Your Grandmother’s Cookbook

The Linn County Historical Society will host an illustrated talk by Richard Engeman, “Your Grandmother’s Cook Book: A Century of Oregon Eating, 1880-1980.” It will take place on Sunday, March 18th, at 2:00 P.M. in the Lakeside Center at Mennonite Village, 2180 54th Avenue SE in Albany. The presentation is free and open to the public.

Oregon was a well-settled agricultural state in 1880, and women of that era had both a range of foods to work with, and many sources of information on how to prepare it—so, what did we eat back then? How did our foods and our food preparation change over the next century? Engeman will look at a variety of historical sources to answer these questions, including community cook books, newspaper recipes and advice, home economics training, restaurant menus, and manufacturer’s leaflets. It promises to be a well-illustrated and appetizing performance.

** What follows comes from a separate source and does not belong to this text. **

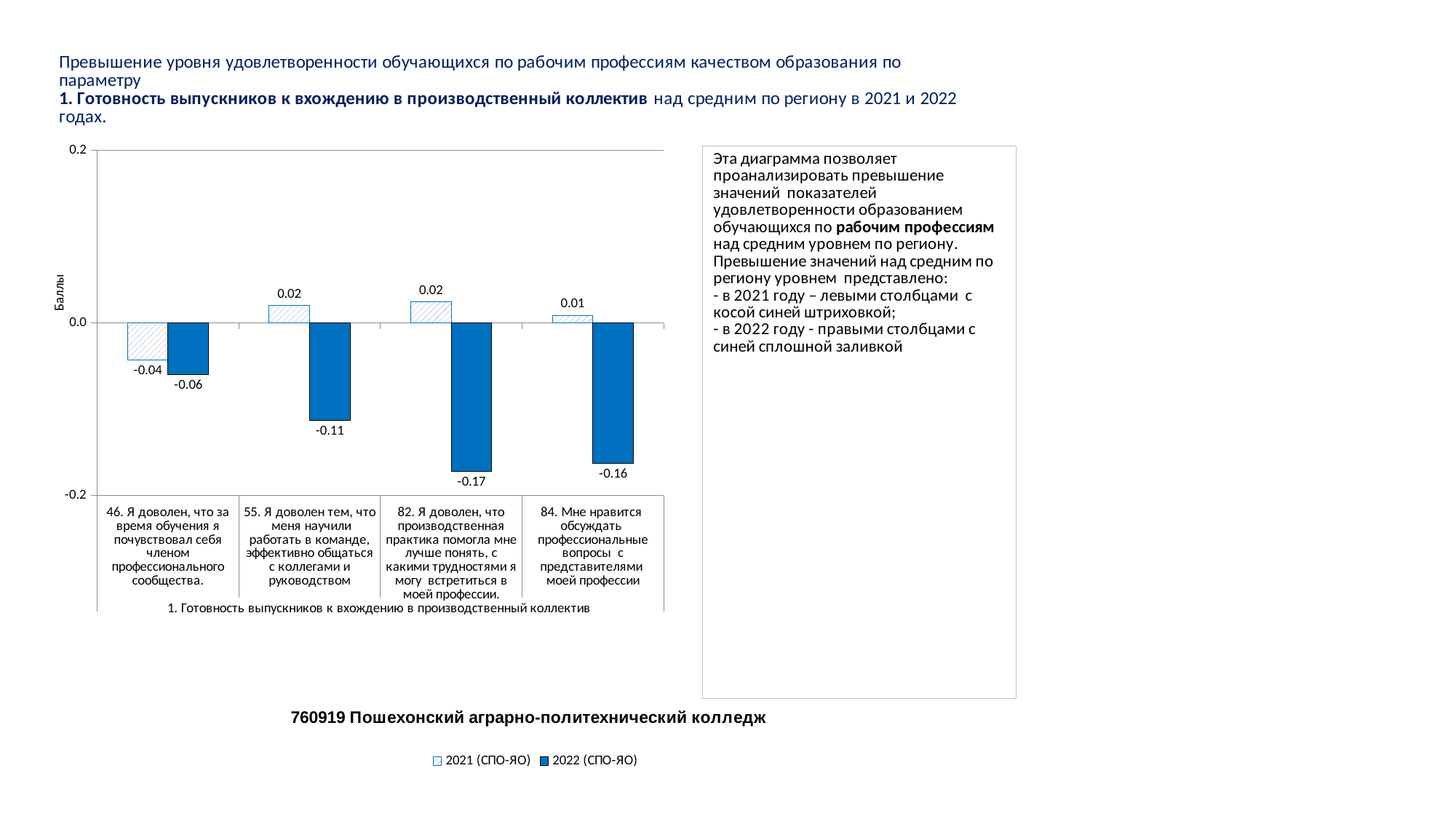
What is the value for 2022 (СПО-ЯО) for category 82 (Я доволен, что производственная практика помогла мне лучше понять...)? -0.17 What is the value for 2021 (СПО-ЯО) for category 46 (Я доволен, что за время обучения я почувствовал себя членом профессионального сообщества)? -0.04 What type of chart is shown on the slide? Bar chart What is the value for 2021 (СПО-ЯО) for category 84 (Мне нравится обсуждать профессиональные вопросы с представителями моей профессии)? 0.01 What is the difference between the 2021 and 2022 values for category 46? 0.02 How many categories are shown on the x axis of the chart? 4 Which category has the lowest value for the 2021 (СПО-ЯО) series? 46. Я доволен, что за время обучения я почувствовал себя членом профессионального сообщества. Which category has the lowest value for the 2022 (СПО-ЯО) series? 82. Я доволен, что производственная практика помогла мне лучше понять, с какими трудностями я могу встретиться в моей профессии. Which is larger for category 84: the 2021 (СПО-ЯО) value or the 2022 (СПО-ЯО) value? 2021 (СПО-ЯО) What is the difference between the 2021 and 2022 values for category 82? 0.19 What is the value for 2022 (СПО-ЯО) for category 55 (Я доволен тем, что меня научили работать в команде)? -0.11 How many series does the chart legend list? 2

Richard Engeman is a Pacific Northwest historian with a professional background in archives and historical photographs. The author of The Oregon Companion: An Historical Gazetteer of the Useful, the Curious, and the Arcane, he has also written a cookbook and numerous historical articles, and given presentations on regional topics ranging from food history and railroads to architecture, alternative medicine, and musical theater. Born in Albany, Engeman grew up in Portland and Warrenton; two years ago, he moved to an 1889 house in Albany.